## GOAL OF THE EXERCISE:
Swap each "camera" in the rows below for "lens", then write out all the rows again with nothing else changed.

## SUPPLIED RECORDS:
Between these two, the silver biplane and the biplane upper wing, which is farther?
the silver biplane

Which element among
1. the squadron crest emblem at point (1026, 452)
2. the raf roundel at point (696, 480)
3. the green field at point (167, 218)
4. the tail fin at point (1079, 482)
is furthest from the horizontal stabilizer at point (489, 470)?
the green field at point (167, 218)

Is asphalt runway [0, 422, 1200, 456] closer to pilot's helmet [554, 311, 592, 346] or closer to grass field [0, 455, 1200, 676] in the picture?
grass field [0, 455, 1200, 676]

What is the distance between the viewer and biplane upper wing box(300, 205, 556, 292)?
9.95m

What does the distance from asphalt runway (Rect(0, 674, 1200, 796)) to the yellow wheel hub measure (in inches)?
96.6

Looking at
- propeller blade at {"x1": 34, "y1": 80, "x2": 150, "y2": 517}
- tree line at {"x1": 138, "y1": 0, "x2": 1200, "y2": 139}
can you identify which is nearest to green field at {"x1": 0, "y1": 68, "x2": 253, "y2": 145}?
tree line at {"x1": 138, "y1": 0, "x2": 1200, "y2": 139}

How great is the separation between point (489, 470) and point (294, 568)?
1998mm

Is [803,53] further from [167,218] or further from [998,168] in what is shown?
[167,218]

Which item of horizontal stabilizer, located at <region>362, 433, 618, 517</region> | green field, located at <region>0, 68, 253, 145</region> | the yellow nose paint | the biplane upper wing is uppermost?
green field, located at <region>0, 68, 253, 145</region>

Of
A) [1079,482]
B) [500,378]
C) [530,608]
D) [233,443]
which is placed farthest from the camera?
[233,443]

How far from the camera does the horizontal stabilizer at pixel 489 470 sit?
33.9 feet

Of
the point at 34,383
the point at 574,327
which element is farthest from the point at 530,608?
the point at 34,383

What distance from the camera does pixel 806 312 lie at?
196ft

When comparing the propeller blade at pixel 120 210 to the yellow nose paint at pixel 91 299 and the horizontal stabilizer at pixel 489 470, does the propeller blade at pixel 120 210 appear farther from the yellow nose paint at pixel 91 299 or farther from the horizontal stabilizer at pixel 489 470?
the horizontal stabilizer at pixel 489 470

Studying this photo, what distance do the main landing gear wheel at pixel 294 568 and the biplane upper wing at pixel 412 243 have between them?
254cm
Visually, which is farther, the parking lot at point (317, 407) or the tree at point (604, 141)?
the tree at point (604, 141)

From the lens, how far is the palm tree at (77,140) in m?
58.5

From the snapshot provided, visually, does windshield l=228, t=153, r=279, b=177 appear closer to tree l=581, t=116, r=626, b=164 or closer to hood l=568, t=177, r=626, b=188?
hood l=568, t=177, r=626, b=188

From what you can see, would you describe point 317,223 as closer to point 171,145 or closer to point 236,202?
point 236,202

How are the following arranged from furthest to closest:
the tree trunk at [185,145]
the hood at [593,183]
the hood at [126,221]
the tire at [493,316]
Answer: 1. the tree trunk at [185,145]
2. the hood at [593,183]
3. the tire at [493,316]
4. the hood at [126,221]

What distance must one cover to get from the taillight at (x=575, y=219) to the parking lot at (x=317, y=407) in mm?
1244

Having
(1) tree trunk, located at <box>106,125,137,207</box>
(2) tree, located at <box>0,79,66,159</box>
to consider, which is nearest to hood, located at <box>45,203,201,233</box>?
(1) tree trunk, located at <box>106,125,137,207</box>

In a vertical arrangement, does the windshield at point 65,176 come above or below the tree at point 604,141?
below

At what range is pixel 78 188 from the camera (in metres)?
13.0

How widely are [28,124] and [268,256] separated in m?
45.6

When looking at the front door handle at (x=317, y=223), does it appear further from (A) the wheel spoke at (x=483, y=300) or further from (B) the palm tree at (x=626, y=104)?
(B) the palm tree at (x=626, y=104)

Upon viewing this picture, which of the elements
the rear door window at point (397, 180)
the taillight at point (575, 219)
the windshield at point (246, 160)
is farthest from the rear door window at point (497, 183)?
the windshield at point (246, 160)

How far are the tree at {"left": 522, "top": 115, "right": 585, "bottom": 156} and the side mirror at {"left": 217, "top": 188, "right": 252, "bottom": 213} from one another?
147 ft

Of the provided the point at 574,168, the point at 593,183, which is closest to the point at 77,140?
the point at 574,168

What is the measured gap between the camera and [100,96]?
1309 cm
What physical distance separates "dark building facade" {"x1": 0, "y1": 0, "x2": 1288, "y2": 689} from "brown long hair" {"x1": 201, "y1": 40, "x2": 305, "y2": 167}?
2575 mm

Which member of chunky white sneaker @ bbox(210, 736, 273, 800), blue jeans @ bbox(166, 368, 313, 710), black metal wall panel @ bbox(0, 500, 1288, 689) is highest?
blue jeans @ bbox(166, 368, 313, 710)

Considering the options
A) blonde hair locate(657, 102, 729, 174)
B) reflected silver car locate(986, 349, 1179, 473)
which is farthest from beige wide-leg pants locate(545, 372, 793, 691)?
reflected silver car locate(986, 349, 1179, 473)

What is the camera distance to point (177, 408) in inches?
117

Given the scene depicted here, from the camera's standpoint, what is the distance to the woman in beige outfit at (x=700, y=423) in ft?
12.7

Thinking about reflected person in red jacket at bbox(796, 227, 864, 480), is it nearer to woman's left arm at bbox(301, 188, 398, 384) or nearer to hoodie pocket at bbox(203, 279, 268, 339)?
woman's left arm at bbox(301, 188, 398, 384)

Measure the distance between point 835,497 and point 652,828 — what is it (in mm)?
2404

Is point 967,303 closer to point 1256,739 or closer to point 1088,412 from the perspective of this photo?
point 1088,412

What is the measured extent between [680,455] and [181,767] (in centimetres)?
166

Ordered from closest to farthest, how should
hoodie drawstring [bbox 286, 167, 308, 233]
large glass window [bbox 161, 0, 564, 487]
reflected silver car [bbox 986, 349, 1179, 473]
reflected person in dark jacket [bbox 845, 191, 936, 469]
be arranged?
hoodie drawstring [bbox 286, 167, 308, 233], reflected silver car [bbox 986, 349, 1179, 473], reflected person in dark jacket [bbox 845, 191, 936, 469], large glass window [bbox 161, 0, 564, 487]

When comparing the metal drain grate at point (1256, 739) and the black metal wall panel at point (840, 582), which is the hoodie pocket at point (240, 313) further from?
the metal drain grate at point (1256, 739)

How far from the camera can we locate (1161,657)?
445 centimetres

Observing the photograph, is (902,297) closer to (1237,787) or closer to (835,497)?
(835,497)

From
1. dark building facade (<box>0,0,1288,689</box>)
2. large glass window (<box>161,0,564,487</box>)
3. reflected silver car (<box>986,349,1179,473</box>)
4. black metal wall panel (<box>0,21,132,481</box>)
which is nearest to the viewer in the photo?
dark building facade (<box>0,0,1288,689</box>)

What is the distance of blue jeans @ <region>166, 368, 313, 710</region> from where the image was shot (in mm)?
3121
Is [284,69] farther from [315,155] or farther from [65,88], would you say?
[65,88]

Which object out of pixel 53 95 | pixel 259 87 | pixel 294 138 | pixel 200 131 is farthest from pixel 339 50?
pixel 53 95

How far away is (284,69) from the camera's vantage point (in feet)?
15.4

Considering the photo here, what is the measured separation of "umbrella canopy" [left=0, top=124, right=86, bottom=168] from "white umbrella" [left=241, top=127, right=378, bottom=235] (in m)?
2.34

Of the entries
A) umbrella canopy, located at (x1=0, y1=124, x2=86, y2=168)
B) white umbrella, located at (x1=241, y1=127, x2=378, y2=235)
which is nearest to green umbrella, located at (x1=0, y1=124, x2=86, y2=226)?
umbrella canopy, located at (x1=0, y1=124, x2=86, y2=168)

## TASK RESPONSE:
Between these two, the silver biplane and the biplane upper wing, which is farther?
the silver biplane

Which element among
1. the squadron crest emblem at point (1026, 452)
2. the raf roundel at point (696, 480)
3. the green field at point (167, 218)
4. the tail fin at point (1079, 482)
is furthest from the horizontal stabilizer at point (489, 470)?
the green field at point (167, 218)

Is asphalt runway [0, 422, 1200, 456] closer to pilot's helmet [554, 311, 592, 346] or closer to grass field [0, 455, 1200, 676] in the picture?
grass field [0, 455, 1200, 676]

What is the distance between the viewer and biplane upper wing box(300, 205, 556, 292)?
9.95m

What does the distance from asphalt runway (Rect(0, 674, 1200, 796)) to the yellow wheel hub measure (in inches)?
96.6

Looking at
- propeller blade at {"x1": 34, "y1": 80, "x2": 150, "y2": 517}
- tree line at {"x1": 138, "y1": 0, "x2": 1200, "y2": 139}
can you identify which is nearest to green field at {"x1": 0, "y1": 68, "x2": 253, "y2": 145}?
tree line at {"x1": 138, "y1": 0, "x2": 1200, "y2": 139}

How great is the separation between point (489, 470) and point (294, 568)?
1998mm

Is [803,53] further from [167,218] or further from [998,168] in what is shown?
[167,218]

Which item of horizontal stabilizer, located at <region>362, 433, 618, 517</region> | green field, located at <region>0, 68, 253, 145</region> | the yellow nose paint | the biplane upper wing is uppermost?
green field, located at <region>0, 68, 253, 145</region>

Of
A) [1079,482]
B) [500,378]
C) [530,608]
D) [233,443]
which is placed farthest from the lens?
[233,443]

How far from the lens does the horizontal stabilizer at pixel 489 470 sit?
33.9 feet

Of
the point at 34,383
the point at 574,327
which element is farthest from the point at 530,608?
the point at 34,383

What distance from the lens does pixel 806 312 lie at?
196ft

When comparing the propeller blade at pixel 120 210 to the yellow nose paint at pixel 91 299 and the horizontal stabilizer at pixel 489 470, does the propeller blade at pixel 120 210 appear farther from the yellow nose paint at pixel 91 299 or farther from the horizontal stabilizer at pixel 489 470?
the horizontal stabilizer at pixel 489 470

Studying this photo, what distance do the main landing gear wheel at pixel 294 568 and the biplane upper wing at pixel 412 243 have between them?
254cm
Visually, which is farther, the parking lot at point (317, 407) or the tree at point (604, 141)?
the tree at point (604, 141)

From the lens, how far is the palm tree at (77,140) in m?
58.5

From the snapshot provided, visually, does windshield l=228, t=153, r=279, b=177 appear closer to tree l=581, t=116, r=626, b=164 or closer to hood l=568, t=177, r=626, b=188?
hood l=568, t=177, r=626, b=188

From what you can see, would you describe point 317,223 as closer to point 171,145 or closer to point 236,202?
point 236,202

How are the following arranged from furthest to closest:
the tree trunk at [185,145]
the hood at [593,183]
the hood at [126,221]
the tire at [493,316]
Answer: 1. the tree trunk at [185,145]
2. the hood at [593,183]
3. the tire at [493,316]
4. the hood at [126,221]

What distance must one cover to get from the taillight at (x=575, y=219) to the parking lot at (x=317, y=407) in mm?
1244

Having
(1) tree trunk, located at <box>106,125,137,207</box>
(2) tree, located at <box>0,79,66,159</box>
to consider, which is nearest to hood, located at <box>45,203,201,233</box>?
(1) tree trunk, located at <box>106,125,137,207</box>

In a vertical arrangement, does the windshield at point 65,176 come above or below the tree at point 604,141?
below

At what range is pixel 78 188 from the lens (in metres)?
13.0

How widely are [28,124] and [268,256] separated in m?
45.6

When looking at the front door handle at (x=317, y=223), does it appear further from (A) the wheel spoke at (x=483, y=300) or further from (B) the palm tree at (x=626, y=104)?
(B) the palm tree at (x=626, y=104)

Upon viewing this picture, which of the elements
the rear door window at point (397, 180)
the taillight at point (575, 219)
the windshield at point (246, 160)
is farthest from the rear door window at point (497, 183)?
the windshield at point (246, 160)

How far are the tree at {"left": 522, "top": 115, "right": 585, "bottom": 156} and the side mirror at {"left": 217, "top": 188, "right": 252, "bottom": 213} from one another?
147 ft

Of the provided the point at 574,168, the point at 593,183, which is closest to the point at 77,140?
the point at 574,168

What is the measured gap between the lens and [100,96]?
1309 cm
What physical distance separates "dark building facade" {"x1": 0, "y1": 0, "x2": 1288, "y2": 689} from "brown long hair" {"x1": 201, "y1": 40, "x2": 305, "y2": 167}?
2575 mm

Which member of chunky white sneaker @ bbox(210, 736, 273, 800), blue jeans @ bbox(166, 368, 313, 710), black metal wall panel @ bbox(0, 500, 1288, 689) is highest?
blue jeans @ bbox(166, 368, 313, 710)

Considering the options
A) blonde hair locate(657, 102, 729, 174)
B) reflected silver car locate(986, 349, 1179, 473)
which is farthest from beige wide-leg pants locate(545, 372, 793, 691)?
reflected silver car locate(986, 349, 1179, 473)

What is the lens distance to point (177, 408) in inches?
117

Given the scene depicted here, from the lens's standpoint, what is the distance to the woman in beige outfit at (x=700, y=423) in ft?
12.7

Thinking about reflected person in red jacket at bbox(796, 227, 864, 480), is it nearer to woman's left arm at bbox(301, 188, 398, 384) or nearer to hoodie pocket at bbox(203, 279, 268, 339)?
woman's left arm at bbox(301, 188, 398, 384)

Measure the distance between point 835,497 and point 652,828 — what is it (in mm)?
2404

Is point 967,303 closer to point 1256,739 or closer to point 1088,412 from the perspective of this photo?
point 1088,412

What is the measured extent between [680,455] and [181,767] (in centimetres)?
166

Ordered from closest to farthest, how should
hoodie drawstring [bbox 286, 167, 308, 233]
large glass window [bbox 161, 0, 564, 487]
reflected silver car [bbox 986, 349, 1179, 473]
reflected person in dark jacket [bbox 845, 191, 936, 469]
be arranged?
hoodie drawstring [bbox 286, 167, 308, 233], reflected silver car [bbox 986, 349, 1179, 473], reflected person in dark jacket [bbox 845, 191, 936, 469], large glass window [bbox 161, 0, 564, 487]

When comparing the metal drain grate at point (1256, 739) and the black metal wall panel at point (840, 582), which is the hoodie pocket at point (240, 313) further from?
the metal drain grate at point (1256, 739)

How far from the lens can we locate (1161,657)?
445 centimetres

Observing the photograph, is (902,297) closer to (1237,787) or closer to (835,497)?
(835,497)

From
1. dark building facade (<box>0,0,1288,689</box>)
2. large glass window (<box>161,0,564,487</box>)
3. reflected silver car (<box>986,349,1179,473</box>)
4. black metal wall panel (<box>0,21,132,481</box>)
which is nearest to the viewer in the photo?
dark building facade (<box>0,0,1288,689</box>)

What is the distance of blue jeans @ <region>166, 368, 313, 710</region> from where the image was shot (in mm)?
3121
Is [284,69] farther from [315,155] or farther from [65,88], would you say?
[65,88]

Which object out of pixel 53 95 | pixel 259 87 | pixel 294 138 | pixel 200 131 is farthest from pixel 339 50?
pixel 53 95

How far away is (284,69) from the lens's vantage point (in feet)?
15.4

Considering the photo here, what is the measured separation of "umbrella canopy" [left=0, top=124, right=86, bottom=168] from "white umbrella" [left=241, top=127, right=378, bottom=235] (in m)?
2.34

Of the entries
A) umbrella canopy, located at (x1=0, y1=124, x2=86, y2=168)
B) white umbrella, located at (x1=241, y1=127, x2=378, y2=235)
which is nearest to green umbrella, located at (x1=0, y1=124, x2=86, y2=226)?
umbrella canopy, located at (x1=0, y1=124, x2=86, y2=168)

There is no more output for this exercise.